BEGIN Study text

Posted by Neha De
August 17, 2020 | 3-minute read (603 words)
A breach in security can cost your business more than just money. It can lead to lost consumer trust, stolen data, company downtime, low ratings or even compliance fines. And even though companies work to strengthen their cybersecurity, breaches still occur in some cases, and those are often due to extremely common errors.
Check out ten of the most common mistakes businesses make when it comes to defending their assets from cybercriminals.
1. Assuming It Won’t Happen to You
Complacency is the number one enemy of cybersecurity. It’s a bad idea to assume that a small enterprise isn’t susceptible to data breaches and other cyberattacks. Cybercriminals routinely target small- and medium-sized businesses with stronger, more evolved threats.
2. Neglecting to Update Your Devices, Systems and Networks
By not understanding the architecture of their devices, systems and networks, and not keeping their software updated, businesses essentially open the door for hackers to breach their systems with minimum resistance.
3. Relying Solely on Antivirus Technology
In today’s advanced threat landscape, antivirus and malware technologies are not adequate to prevent persistent and advanced attacks. This is because cybercriminals are always evolving their processes faster than security companies can update their tools.
4. Investing in the Wrong Technology
According to Accenture’s 2017 Cost of Cyber Crime Study, organizations may be spending too much on the wrong technologies. Five of the nine security technologies had a negative value gap where the percentage spending level was higher than the relative value to the business.
5. Not Using Strong Passwords
Passwords are there for a reason and should never be taken lightly. Unsafe password practices have been a point of concern for organizations since the internet first launched. But most businesses still don’t take this seriously, making it easier for cybercriminals to make their way easily into company files.

END Study text

> Task list:
- a) List the headings of all the numbered mistakes that appear in the cybersecurity mistakes post.
- b) Does the cybersecurity mistakes post agree with each statement below? Answer yes or no and quote the words that decide it.
(i) Antivirus technology alone is enough to stop advanced attacks.
(ii) The study cited on technology spending is Accenture's 2017 Cost of Cyber Crime Study.
(iii) Cybercriminals regularly go after small- and medium-sized businesses.
- c) Carry on writing the cybersecurity mistakes post, starting right after its last sentence.

BEGIN Excerpted records

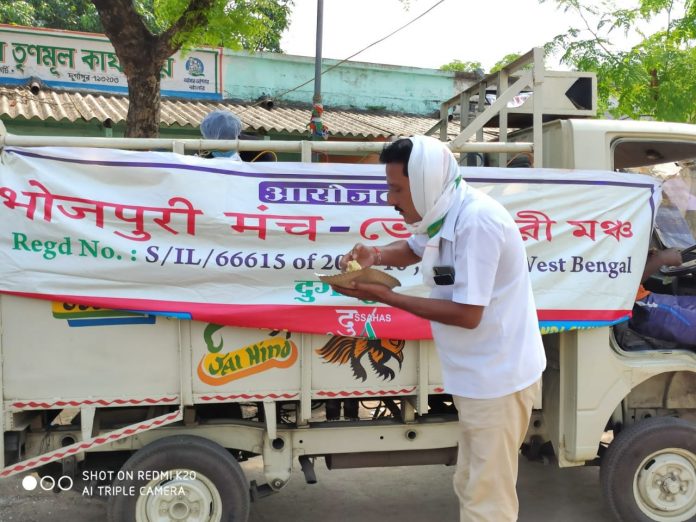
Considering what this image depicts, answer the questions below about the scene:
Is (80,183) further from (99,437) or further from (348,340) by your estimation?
(348,340)

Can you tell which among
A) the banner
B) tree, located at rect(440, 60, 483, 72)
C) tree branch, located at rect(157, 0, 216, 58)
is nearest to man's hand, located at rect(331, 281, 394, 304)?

END Excerpted records

> Expected outputs:
- a)
1. Assuming It Won’t Happen to You
2. Neglecting to Update Your Devices, Systems and Networks
3. Relying Solely on Antivirus Technology
4. Investing in the Wrong Technology
5. Not Using Strong Passwords

- b)
(i) No: "antivirus and malware technologies are not adequate to prevent persistent and advanced attacks"
(ii) Yes: "According to Accenture’s 2017 Cost of Cyber Crime Study"
(iii) Yes: "Cybercriminals routinely target small- and medium-sized businesses with stronger, more evolved threats."

- c)
6. Not Training Staff Members on Cybersecurity Measures
While the majority of attacks come from outside, internal employees can also put businesses at an increased risk by using the same and/or unsecured passwords for multiple logins, improperly sharing and storing data, falling for phishing scams via email and engaging in shadow IT.
7. Handing Over the Security Reins to a Single IT Person
Making one person responsible for maintaining security might not be a great idea, especially if the person is new to the company. Instead, make security a multi-step process that involves multiple people so you ensure that you have checks and balances in place.
8. Not Backing up Data
Backing up data, networks and systems can be extremely useful in case of a breach, but many businesses ignore this step. If the files are backed up, businesses can promptly clean up their systems, install new software and other programs, and restore files from the backed-up ones.
9. Using Personal Devices for Work
According to Bitglass' 2018 BYOD Security Report, 85 percent of organizations are embracing bring your own device (BYOD) policies by allowing their employees to use personal devices for work. Yet 43 percent of companies are not aware of whether the devices accessing corporate data have downloaded malware.
10. Not Investing in Proper Monitoring Services
Small- and medium-sized businesses tend to trust the technology they’ve installed for security and most often don’t invest in round-the-clock monitoring systems.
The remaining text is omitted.